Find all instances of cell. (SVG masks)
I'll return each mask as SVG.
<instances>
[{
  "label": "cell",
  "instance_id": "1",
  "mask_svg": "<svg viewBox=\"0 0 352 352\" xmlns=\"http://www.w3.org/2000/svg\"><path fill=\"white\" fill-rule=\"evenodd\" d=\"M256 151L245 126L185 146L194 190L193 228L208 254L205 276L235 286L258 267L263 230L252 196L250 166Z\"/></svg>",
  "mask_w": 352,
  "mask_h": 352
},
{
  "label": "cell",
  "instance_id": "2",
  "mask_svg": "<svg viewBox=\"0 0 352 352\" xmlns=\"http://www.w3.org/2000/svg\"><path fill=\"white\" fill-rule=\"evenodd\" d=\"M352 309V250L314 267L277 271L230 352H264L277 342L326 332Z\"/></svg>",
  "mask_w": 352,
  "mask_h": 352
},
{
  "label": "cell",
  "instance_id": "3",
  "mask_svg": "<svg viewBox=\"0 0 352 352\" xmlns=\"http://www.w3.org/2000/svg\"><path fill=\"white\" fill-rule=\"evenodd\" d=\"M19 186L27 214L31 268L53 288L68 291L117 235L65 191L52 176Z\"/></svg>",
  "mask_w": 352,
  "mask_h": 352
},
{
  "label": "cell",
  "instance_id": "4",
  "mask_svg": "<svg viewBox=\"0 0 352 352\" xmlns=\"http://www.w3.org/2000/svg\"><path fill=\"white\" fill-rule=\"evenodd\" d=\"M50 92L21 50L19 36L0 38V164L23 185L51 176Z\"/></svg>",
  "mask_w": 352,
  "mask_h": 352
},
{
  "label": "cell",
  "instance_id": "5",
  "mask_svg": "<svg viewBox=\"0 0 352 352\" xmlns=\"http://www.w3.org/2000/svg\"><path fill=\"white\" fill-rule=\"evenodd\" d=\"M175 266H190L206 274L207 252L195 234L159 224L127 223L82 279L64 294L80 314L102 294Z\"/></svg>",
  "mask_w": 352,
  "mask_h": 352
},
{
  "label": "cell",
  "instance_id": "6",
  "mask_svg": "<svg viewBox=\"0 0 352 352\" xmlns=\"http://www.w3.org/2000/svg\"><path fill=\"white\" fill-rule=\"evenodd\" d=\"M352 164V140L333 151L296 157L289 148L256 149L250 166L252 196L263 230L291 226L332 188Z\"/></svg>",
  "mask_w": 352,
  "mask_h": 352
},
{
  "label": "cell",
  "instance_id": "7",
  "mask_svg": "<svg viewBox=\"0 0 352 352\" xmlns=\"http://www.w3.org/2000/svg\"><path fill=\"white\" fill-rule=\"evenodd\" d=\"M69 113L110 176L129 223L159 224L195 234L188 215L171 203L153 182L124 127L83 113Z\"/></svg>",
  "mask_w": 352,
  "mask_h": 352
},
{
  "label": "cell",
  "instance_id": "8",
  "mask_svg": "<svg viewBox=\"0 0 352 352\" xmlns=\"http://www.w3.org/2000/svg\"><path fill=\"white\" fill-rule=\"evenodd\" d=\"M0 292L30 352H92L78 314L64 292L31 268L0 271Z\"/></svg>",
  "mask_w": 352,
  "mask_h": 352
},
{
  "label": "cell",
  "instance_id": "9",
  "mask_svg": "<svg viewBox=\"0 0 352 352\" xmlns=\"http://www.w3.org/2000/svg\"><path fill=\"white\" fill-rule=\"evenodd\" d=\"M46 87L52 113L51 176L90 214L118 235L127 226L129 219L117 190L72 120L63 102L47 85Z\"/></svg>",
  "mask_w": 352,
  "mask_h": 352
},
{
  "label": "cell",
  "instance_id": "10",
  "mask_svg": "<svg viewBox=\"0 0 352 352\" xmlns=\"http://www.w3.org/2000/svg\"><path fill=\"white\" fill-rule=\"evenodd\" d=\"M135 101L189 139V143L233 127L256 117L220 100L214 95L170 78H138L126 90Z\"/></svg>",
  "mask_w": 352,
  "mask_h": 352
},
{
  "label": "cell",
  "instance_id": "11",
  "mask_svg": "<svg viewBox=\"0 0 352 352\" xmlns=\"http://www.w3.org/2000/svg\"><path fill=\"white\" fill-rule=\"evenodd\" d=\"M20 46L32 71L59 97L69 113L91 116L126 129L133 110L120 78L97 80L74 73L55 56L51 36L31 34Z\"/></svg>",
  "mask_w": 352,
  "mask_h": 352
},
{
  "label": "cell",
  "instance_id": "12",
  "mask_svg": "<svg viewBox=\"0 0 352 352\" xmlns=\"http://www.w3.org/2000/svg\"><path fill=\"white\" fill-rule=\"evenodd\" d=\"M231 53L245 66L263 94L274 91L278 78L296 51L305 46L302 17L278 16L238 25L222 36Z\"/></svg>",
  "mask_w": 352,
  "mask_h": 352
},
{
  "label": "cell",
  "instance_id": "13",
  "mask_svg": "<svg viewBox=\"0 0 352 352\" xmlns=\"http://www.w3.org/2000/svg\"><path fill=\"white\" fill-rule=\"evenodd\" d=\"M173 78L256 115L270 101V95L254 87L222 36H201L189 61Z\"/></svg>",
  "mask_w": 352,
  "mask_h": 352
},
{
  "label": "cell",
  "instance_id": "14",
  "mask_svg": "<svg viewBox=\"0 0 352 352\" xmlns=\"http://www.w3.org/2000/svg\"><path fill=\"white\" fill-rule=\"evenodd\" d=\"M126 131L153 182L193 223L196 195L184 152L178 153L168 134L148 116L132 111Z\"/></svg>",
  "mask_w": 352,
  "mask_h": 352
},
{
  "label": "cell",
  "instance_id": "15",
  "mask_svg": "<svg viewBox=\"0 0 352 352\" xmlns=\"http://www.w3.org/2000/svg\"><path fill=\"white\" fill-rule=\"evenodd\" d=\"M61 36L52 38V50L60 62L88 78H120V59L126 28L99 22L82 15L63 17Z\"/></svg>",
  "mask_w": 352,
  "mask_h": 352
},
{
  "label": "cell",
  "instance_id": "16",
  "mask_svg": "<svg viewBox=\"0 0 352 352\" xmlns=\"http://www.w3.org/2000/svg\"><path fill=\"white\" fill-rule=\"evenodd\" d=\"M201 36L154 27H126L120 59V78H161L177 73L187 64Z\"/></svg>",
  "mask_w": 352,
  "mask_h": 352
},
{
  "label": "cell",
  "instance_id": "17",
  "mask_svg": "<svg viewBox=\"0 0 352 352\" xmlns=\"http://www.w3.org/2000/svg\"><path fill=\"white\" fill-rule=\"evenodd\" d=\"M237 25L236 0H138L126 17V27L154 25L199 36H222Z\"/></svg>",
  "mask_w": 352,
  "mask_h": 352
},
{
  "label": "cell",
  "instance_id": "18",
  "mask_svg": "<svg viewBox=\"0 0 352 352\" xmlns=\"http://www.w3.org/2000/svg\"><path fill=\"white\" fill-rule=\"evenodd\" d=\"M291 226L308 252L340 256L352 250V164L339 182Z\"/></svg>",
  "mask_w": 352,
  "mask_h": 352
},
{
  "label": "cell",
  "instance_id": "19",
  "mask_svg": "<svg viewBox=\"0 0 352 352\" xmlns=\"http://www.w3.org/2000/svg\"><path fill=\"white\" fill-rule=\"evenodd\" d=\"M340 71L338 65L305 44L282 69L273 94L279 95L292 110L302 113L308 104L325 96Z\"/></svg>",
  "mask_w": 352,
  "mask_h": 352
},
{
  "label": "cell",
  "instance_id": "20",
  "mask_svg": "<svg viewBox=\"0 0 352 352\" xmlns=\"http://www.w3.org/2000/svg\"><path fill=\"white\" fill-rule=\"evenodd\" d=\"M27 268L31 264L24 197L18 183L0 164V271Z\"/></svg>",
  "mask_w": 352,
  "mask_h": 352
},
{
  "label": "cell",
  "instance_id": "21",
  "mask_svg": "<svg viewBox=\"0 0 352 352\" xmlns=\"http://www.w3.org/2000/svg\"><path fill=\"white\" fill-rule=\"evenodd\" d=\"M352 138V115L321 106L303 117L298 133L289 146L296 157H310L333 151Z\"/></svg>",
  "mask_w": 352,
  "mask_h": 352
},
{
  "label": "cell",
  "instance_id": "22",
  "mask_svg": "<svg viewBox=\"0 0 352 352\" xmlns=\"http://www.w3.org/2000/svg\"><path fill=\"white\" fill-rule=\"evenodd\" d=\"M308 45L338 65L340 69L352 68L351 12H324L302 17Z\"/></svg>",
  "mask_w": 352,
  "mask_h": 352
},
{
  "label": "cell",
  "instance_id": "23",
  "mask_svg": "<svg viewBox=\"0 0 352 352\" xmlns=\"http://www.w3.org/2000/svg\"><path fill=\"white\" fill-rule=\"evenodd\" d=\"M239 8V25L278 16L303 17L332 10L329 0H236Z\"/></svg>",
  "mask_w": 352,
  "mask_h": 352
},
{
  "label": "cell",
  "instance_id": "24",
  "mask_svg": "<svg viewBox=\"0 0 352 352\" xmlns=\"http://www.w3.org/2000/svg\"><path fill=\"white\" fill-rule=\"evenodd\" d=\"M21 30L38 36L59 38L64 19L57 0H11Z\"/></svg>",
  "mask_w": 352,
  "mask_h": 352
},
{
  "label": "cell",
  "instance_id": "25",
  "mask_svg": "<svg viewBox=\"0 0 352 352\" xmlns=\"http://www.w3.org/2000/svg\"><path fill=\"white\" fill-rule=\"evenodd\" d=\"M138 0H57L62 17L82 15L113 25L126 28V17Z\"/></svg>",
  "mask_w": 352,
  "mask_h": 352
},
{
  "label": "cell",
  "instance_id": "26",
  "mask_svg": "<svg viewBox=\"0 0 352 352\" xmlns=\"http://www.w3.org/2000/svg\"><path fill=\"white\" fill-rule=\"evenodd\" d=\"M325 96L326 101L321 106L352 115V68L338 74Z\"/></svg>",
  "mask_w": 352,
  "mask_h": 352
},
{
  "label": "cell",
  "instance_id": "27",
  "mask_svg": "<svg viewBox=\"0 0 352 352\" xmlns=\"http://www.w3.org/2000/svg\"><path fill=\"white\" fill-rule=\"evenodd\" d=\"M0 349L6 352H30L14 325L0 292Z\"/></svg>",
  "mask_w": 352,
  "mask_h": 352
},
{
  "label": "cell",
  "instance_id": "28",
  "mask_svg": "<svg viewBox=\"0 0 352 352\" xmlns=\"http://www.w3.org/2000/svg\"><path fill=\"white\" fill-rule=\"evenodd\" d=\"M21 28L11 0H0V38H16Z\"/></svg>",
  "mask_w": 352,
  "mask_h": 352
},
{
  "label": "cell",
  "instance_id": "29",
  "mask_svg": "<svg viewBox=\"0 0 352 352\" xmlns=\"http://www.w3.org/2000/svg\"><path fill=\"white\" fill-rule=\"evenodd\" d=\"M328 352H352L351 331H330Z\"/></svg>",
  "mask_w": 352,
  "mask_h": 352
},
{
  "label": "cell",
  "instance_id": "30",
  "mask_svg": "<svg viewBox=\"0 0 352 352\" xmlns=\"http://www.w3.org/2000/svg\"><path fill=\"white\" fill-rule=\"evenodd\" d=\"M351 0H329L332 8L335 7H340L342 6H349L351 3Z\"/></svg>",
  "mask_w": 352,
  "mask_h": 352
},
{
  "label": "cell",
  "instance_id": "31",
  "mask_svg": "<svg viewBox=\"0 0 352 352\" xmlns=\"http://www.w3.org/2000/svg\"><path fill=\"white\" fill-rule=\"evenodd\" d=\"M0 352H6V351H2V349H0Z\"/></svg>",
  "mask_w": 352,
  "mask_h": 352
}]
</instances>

* * * * * * * * *

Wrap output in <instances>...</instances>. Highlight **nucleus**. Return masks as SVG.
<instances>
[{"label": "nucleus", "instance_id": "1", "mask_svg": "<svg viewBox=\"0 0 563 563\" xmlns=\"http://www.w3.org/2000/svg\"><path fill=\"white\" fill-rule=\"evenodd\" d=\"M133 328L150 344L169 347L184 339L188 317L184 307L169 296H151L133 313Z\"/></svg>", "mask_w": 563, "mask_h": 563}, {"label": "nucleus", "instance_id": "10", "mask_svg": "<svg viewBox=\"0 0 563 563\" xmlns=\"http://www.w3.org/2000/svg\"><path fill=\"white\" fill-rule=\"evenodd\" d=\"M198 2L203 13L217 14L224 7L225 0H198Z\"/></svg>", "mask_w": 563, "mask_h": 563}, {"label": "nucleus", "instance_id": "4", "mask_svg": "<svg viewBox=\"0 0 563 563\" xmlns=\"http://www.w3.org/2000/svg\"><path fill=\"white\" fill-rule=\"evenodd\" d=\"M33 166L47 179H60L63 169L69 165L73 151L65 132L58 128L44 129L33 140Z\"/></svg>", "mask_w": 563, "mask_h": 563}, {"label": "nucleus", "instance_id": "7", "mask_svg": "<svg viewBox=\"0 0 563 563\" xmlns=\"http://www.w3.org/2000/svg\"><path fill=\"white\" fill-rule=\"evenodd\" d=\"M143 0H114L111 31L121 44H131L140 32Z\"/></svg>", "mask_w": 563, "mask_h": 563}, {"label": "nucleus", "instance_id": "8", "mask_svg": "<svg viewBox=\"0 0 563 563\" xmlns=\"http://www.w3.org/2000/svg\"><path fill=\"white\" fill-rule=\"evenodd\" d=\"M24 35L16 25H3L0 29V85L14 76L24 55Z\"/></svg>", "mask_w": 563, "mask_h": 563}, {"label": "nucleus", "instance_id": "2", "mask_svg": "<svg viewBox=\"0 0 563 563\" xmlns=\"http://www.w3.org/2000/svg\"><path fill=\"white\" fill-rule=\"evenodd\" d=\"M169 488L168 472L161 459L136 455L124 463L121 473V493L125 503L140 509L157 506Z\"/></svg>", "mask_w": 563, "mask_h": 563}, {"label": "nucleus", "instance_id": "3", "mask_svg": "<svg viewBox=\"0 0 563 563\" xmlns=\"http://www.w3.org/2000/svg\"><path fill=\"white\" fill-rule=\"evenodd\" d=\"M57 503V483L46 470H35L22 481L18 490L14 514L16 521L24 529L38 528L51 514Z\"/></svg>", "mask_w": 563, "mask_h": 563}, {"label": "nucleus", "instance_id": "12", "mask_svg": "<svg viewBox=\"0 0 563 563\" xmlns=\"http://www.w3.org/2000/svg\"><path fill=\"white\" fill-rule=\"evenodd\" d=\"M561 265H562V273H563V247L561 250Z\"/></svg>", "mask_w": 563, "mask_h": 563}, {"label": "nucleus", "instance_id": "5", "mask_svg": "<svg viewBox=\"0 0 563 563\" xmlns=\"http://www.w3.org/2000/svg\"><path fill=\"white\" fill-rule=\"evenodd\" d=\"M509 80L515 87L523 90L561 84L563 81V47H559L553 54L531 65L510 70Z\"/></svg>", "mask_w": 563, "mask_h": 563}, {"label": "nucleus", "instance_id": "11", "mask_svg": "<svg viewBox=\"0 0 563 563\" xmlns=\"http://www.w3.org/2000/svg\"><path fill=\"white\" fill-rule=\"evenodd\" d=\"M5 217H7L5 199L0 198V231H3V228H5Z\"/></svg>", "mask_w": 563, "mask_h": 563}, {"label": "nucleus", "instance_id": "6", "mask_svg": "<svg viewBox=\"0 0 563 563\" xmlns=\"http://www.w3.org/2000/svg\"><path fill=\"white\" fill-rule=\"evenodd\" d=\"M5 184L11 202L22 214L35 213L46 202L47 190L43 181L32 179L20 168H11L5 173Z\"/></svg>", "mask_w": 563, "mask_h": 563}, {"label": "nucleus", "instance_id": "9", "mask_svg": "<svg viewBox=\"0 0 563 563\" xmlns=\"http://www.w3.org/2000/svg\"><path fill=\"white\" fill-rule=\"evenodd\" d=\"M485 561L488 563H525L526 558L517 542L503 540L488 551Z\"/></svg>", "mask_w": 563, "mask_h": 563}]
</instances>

* * * * * * * * *

■ Ziel ■
Zähle die Zeilen der Einträge oben, in denen die Zeichenfolge „masks“ vorkommt, und achte dabei auf Groß- und Kleinschreibung. Nenne nur die Anzahl.

■ Endergebnis ■
2